# WRITTEN INSTRUCTION
Reproduce the items below verbatim, from their first line through the line that contains "55L160 52H150L142 55L130", including both of those lines.

# EXCERPTED RECORDS

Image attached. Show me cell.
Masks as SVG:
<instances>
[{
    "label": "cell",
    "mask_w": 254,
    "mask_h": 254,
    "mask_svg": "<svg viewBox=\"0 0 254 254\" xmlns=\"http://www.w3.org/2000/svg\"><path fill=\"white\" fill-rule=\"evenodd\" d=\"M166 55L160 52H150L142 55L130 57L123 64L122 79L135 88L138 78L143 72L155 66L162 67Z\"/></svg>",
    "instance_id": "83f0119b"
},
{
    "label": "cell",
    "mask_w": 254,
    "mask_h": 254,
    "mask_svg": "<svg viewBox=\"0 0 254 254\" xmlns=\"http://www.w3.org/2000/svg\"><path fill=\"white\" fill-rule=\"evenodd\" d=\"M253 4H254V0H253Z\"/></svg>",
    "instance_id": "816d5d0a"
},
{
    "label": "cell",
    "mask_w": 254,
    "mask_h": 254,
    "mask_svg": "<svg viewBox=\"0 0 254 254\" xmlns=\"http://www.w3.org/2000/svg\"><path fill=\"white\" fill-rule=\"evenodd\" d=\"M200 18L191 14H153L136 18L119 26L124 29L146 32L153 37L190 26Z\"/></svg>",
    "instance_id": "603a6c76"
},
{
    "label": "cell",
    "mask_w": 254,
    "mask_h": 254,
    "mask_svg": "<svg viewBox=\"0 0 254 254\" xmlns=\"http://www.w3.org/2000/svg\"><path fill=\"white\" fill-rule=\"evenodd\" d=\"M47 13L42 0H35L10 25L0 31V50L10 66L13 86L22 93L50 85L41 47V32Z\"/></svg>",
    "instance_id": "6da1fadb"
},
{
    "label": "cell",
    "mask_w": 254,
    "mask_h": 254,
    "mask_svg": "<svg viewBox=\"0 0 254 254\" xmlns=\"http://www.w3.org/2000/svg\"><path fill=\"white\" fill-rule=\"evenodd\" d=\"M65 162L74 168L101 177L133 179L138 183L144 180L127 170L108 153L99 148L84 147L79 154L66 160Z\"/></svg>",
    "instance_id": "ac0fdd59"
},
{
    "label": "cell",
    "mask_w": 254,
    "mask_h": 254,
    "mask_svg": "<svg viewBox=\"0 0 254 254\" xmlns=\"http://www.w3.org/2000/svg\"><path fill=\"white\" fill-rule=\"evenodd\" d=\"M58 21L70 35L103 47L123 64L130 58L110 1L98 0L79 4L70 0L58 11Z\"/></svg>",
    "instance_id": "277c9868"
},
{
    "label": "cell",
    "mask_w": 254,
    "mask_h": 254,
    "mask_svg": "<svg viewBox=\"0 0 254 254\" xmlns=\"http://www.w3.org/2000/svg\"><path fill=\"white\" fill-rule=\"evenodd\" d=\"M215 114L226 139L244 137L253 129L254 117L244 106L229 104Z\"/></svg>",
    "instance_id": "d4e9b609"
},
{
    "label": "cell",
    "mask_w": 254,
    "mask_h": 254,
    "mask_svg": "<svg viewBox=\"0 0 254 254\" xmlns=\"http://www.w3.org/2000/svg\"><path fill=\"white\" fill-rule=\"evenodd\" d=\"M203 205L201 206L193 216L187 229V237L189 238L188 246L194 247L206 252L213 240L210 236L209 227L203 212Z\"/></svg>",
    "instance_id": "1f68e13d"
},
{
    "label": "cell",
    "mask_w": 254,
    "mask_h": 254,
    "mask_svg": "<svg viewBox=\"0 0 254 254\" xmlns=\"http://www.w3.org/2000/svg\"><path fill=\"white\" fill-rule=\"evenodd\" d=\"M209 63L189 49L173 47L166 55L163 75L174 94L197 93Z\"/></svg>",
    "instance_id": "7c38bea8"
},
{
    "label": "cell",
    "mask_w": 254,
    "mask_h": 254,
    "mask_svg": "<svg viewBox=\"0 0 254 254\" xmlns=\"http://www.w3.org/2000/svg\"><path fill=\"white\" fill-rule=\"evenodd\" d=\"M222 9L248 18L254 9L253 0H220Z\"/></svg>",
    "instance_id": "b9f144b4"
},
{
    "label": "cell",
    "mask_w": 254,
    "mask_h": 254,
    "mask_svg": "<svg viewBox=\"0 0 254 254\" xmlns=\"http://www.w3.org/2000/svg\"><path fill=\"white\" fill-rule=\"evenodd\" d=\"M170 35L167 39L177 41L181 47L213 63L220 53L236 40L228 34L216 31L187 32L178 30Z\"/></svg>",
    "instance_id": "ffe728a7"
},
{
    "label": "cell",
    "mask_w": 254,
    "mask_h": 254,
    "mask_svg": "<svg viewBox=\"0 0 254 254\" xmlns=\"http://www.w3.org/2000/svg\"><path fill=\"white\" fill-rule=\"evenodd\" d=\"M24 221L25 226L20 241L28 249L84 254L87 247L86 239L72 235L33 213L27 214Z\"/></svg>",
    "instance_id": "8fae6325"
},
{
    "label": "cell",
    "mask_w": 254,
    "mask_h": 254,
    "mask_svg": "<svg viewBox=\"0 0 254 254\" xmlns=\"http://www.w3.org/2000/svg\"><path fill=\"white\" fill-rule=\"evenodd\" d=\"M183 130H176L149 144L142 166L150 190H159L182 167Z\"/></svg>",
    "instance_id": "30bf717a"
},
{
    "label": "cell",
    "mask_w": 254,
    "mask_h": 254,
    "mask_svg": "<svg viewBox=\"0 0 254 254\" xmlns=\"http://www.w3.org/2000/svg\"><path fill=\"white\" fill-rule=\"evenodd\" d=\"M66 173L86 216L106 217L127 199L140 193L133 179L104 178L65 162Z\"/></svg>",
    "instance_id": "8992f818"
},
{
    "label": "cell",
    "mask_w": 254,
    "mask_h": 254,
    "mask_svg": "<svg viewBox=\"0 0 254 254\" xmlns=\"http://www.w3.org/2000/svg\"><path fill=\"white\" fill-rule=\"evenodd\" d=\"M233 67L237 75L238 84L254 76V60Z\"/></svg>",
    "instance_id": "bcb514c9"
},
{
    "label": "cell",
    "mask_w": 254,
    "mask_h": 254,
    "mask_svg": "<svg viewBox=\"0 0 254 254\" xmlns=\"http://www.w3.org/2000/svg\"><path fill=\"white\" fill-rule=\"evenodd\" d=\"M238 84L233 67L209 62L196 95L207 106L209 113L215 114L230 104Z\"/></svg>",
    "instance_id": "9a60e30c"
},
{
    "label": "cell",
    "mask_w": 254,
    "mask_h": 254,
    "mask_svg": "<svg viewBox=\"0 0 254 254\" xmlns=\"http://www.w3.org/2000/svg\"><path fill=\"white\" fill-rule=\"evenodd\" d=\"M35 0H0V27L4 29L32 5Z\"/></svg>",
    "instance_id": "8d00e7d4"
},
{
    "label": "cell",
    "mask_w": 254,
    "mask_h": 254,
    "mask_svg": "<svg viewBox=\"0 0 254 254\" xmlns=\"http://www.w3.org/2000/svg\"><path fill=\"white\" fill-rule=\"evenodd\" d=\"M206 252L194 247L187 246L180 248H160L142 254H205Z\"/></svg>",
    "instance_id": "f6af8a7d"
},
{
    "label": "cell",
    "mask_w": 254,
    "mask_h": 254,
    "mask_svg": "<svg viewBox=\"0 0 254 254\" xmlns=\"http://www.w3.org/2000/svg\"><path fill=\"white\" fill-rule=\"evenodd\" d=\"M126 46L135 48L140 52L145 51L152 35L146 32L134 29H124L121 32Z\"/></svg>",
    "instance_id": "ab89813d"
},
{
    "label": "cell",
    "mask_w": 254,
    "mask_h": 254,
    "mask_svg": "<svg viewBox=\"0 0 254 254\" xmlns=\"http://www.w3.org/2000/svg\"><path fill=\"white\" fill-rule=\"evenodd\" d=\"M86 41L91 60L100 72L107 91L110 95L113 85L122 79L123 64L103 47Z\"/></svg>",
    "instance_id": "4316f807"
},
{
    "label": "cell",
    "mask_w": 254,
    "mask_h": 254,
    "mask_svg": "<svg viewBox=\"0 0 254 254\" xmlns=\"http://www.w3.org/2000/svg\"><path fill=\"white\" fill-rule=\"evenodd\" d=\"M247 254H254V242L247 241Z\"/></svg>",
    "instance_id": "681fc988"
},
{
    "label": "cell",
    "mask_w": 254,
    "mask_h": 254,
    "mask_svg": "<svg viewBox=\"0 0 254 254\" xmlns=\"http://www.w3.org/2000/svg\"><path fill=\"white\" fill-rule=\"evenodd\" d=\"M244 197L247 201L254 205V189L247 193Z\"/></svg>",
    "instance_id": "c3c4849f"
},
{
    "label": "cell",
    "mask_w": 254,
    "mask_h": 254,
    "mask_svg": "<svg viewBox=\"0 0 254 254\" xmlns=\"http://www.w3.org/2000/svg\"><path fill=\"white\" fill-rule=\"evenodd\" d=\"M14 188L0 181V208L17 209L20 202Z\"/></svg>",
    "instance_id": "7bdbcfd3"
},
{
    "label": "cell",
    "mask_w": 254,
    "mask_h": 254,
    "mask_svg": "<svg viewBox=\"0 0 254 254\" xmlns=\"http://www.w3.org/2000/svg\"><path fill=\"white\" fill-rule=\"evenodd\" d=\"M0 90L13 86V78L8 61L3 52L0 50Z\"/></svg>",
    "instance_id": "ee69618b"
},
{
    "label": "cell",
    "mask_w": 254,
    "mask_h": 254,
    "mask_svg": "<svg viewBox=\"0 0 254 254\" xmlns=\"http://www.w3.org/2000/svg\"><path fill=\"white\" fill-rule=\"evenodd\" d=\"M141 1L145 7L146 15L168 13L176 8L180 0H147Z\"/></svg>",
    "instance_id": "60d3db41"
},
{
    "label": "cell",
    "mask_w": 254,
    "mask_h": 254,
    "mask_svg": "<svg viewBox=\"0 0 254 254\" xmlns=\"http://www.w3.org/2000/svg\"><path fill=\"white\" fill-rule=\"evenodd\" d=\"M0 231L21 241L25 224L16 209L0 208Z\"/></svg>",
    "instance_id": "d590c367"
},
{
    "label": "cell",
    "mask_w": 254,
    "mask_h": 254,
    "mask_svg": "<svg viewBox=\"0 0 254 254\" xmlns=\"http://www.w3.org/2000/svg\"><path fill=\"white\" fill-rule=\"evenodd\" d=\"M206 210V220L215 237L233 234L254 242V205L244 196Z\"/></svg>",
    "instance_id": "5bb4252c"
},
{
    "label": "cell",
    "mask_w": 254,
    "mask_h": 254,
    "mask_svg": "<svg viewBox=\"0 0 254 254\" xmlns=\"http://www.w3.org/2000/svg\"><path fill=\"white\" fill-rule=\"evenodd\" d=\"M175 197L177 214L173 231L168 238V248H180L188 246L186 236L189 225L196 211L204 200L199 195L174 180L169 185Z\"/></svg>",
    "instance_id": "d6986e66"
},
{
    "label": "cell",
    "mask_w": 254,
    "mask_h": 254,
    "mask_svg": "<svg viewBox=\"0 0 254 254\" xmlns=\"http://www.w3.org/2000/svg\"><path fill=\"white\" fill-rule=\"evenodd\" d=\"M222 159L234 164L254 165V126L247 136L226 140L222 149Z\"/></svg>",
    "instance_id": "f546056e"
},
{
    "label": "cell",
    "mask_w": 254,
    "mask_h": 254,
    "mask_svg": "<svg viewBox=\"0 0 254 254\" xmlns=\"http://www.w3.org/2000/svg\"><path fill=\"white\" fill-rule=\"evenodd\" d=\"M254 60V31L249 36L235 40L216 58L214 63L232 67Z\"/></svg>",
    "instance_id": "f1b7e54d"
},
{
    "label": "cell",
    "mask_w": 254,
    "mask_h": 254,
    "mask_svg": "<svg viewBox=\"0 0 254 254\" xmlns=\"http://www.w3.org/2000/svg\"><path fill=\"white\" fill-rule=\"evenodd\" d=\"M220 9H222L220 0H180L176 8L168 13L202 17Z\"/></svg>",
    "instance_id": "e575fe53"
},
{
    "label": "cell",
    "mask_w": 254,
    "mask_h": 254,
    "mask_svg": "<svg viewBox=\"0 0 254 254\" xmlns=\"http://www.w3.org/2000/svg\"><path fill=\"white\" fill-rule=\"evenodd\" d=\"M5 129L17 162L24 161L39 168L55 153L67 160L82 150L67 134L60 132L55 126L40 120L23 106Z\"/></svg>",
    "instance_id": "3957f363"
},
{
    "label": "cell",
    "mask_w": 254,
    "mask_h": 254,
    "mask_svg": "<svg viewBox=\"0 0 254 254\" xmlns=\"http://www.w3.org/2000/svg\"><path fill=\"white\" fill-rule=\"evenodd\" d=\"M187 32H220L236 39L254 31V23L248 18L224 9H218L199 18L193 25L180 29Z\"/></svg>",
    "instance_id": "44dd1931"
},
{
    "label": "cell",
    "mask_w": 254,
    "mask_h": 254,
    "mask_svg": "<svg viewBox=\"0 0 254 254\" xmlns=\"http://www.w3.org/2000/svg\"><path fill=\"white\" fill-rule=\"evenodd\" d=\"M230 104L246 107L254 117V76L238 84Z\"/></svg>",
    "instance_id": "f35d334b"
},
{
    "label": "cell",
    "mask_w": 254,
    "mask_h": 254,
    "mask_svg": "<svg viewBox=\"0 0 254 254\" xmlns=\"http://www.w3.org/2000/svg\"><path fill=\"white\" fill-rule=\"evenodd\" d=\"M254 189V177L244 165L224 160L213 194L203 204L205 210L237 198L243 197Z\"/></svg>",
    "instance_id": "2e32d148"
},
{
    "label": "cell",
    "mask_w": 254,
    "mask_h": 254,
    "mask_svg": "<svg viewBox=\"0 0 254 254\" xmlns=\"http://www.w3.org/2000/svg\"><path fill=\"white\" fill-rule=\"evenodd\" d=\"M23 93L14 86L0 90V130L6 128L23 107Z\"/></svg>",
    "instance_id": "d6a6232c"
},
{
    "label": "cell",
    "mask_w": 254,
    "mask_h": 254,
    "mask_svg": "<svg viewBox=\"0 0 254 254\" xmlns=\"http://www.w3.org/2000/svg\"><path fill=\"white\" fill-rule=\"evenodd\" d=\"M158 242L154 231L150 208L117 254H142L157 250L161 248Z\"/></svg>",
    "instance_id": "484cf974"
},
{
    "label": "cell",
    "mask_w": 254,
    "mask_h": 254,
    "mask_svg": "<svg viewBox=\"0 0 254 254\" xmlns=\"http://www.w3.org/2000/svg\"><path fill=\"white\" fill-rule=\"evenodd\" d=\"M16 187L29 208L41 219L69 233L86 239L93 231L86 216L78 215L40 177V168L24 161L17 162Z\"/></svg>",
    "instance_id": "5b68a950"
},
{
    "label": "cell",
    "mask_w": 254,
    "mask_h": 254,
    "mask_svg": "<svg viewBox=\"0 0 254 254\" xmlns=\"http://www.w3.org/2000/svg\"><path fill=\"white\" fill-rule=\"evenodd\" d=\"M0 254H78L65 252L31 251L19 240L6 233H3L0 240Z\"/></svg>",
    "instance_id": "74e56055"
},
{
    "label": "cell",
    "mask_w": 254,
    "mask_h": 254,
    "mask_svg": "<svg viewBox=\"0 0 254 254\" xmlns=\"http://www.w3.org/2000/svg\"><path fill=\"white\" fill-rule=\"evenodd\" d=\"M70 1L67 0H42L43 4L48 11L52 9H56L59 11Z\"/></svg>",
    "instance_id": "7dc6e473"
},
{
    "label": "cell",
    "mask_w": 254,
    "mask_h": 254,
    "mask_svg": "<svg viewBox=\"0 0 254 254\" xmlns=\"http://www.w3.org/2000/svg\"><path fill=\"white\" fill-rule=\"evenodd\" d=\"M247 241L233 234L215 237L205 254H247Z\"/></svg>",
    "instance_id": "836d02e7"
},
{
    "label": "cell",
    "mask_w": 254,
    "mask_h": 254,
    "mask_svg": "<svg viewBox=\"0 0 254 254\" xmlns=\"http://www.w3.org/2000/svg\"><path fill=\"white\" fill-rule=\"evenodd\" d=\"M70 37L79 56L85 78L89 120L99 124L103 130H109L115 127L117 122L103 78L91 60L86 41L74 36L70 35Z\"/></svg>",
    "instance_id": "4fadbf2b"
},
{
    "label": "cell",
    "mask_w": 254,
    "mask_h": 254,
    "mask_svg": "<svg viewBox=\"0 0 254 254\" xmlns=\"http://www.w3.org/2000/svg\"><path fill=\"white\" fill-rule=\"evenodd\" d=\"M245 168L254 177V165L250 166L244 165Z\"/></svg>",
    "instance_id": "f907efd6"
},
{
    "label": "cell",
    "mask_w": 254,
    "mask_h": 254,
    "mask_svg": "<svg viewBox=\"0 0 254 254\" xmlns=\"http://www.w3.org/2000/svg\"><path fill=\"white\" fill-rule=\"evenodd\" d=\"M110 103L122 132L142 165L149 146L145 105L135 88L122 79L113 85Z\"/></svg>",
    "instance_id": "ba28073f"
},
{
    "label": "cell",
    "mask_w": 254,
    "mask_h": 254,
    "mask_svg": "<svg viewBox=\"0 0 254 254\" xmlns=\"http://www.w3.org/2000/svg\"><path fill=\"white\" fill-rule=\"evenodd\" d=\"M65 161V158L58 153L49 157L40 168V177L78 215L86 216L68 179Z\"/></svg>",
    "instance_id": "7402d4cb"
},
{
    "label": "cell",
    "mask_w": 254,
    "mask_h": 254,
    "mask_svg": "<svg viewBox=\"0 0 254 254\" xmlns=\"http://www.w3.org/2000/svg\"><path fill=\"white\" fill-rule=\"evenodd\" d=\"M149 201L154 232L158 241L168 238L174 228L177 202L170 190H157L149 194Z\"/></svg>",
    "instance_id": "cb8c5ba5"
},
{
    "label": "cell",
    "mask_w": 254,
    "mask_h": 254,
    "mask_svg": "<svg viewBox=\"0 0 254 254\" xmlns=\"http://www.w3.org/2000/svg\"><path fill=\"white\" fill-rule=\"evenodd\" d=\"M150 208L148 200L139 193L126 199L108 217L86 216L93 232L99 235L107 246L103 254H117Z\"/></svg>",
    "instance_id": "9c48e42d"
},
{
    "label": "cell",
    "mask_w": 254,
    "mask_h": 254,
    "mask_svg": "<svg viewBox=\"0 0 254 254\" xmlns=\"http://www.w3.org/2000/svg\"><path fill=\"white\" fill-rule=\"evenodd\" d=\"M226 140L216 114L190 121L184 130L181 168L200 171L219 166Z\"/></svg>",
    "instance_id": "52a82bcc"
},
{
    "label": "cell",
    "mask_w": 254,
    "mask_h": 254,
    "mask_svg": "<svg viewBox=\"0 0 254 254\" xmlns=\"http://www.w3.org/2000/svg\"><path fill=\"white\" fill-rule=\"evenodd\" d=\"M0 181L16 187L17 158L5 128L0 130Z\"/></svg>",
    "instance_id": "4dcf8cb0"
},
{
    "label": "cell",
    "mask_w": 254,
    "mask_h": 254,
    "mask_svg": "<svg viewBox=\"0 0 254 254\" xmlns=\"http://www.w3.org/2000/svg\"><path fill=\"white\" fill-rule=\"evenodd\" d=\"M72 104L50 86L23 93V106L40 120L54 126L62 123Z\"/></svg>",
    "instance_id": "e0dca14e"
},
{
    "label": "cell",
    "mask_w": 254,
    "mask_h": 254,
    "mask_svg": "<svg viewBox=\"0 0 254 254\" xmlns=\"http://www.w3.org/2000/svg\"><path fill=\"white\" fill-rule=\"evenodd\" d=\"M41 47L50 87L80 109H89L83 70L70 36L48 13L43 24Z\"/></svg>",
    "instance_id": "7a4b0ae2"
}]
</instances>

# ANSWER TO THE EXERCISE
Image attached. Show me cell.
Masks as SVG:
<instances>
[{
    "label": "cell",
    "mask_w": 254,
    "mask_h": 254,
    "mask_svg": "<svg viewBox=\"0 0 254 254\" xmlns=\"http://www.w3.org/2000/svg\"><path fill=\"white\" fill-rule=\"evenodd\" d=\"M166 55L160 52H150L142 55L130 57L123 64L122 79L135 88L138 78L143 72L155 66L162 67Z\"/></svg>",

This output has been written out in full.